Germany calls for dialogue to resolve disputes between Turkey, Greece
German Foreign Minister Heiko Maas on Monday called for a “solution-oriented” dialogue between Turkey and Greece to resolve disputes between the two countries and de-escalate tensions in the Eastern Mediterranean.
In a statement, he made in Berlin before traveling to Ankara for talks with his Turkish counterpart later in the day, Maas said Germany welcomes recent diplomatic initiatives by Turkey and expects this positive momentum to continue.
“The announcement by Turkey and Greece that they will resume the exploratory talks, which had been interrupted since 2016, is an important first step,” he said.
“During Germany’s EU Presidency in the last six months, we have made strong efforts for the resumption of direct talks between Turkey and Greece. The start of these talks now offers a real chance of permanent de-escalation in the Eastern Mediterranean,” he added.
Maas said Turkey has not only made positive statements about dialogue, but also taken concrete steps in recent weeks to contribute to a de-escalation in the region, and also ended some of its drilling activities in the region ahead of the schedule.
“The positive momentum we have witnessed in the past few weeks must continue in order to restore the lost confidence and create the basis for a solutions-oriented dialogue,” he said.
“That is why I am traveling to Ankara today to encourage my counterpart Mevlut Cavusoglu to resolutely continue and consolidate the constructive course of recent weeks,” he added.
Turkey and Greece announced last week that they will resume the exploratory talks on Jan. 25 in Istanbul after a four-year hiatus.

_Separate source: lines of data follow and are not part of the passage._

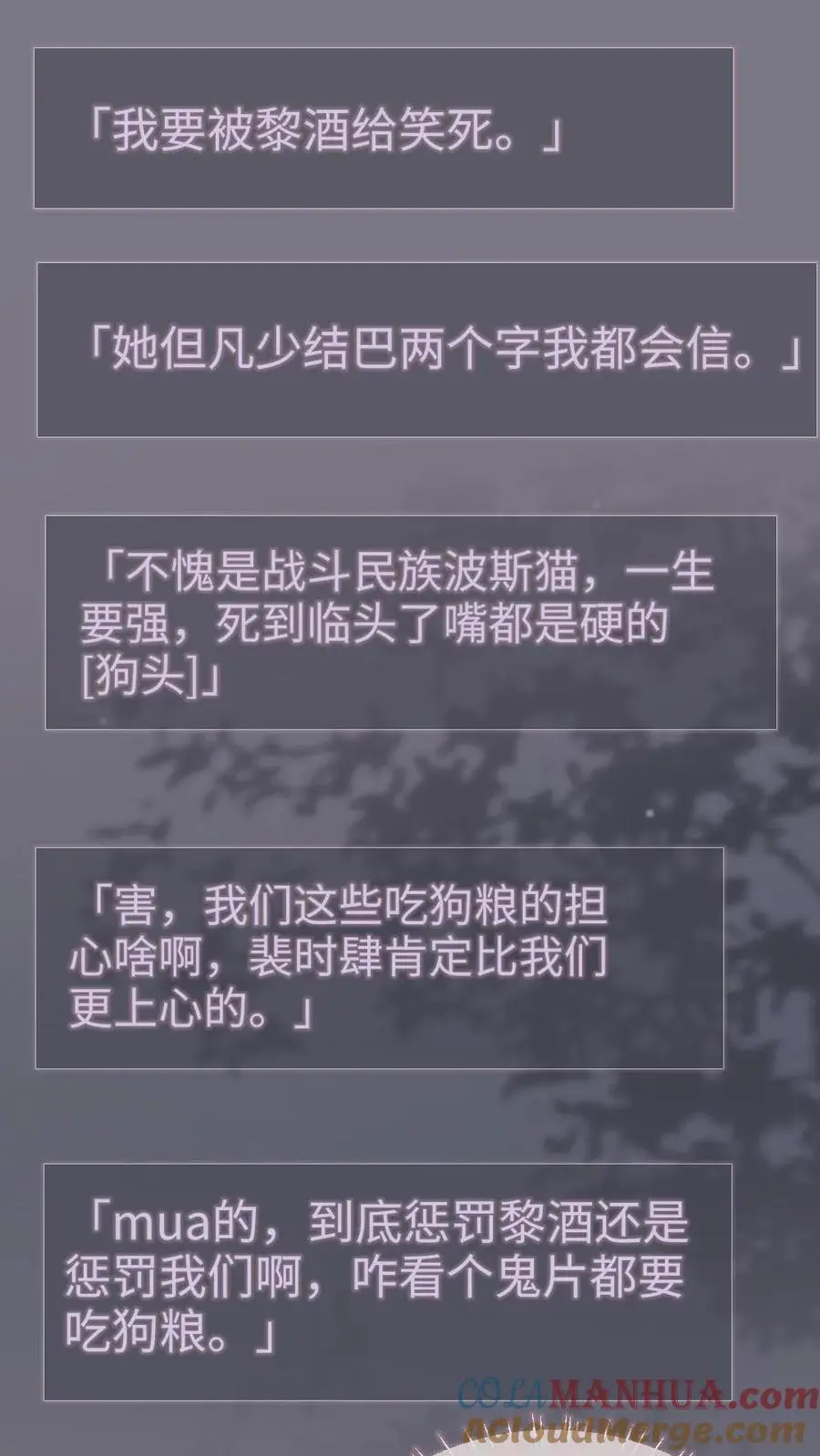 第175话 乖，男朋友在呢2
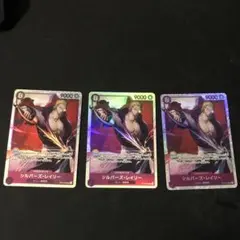 シルバーズ・レイリー SR ワンピースカード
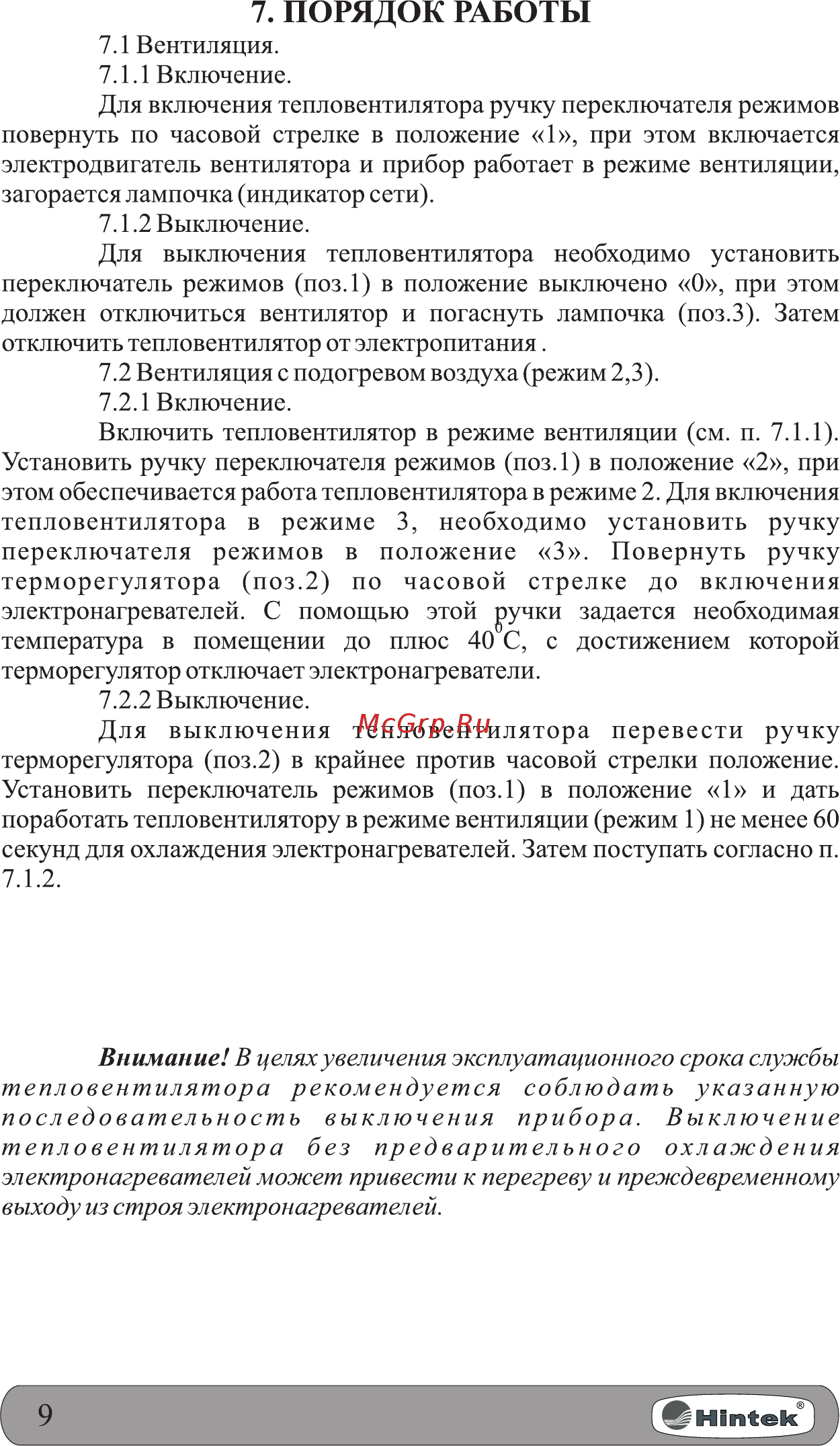 Hintek PROF-24380 [10/20] Страница 10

Talks are expected to focus on bilateral disputes, including maritime boundaries and drilling rights in the region.
Turkey, which has the longest continental coastline in the Eastern Mediterranean, has rejected maritime boundary claims by Greece and the Greek Cypriot administration, stressing that the excessive claims violate the sovereign rights of Turkey and the Turkish Cypriots.
Ankara sent several drill ships last year to explore for energy in the Eastern Mediterranean, asserting its rights in the region, as well as those of the Turkish Republic of Northern Cyprus.
Turkish leaders have repeatedly stressed that Ankara is in favor of resolving outstanding problems in the region through international law, good neighborly relations, dialogue and negotiations.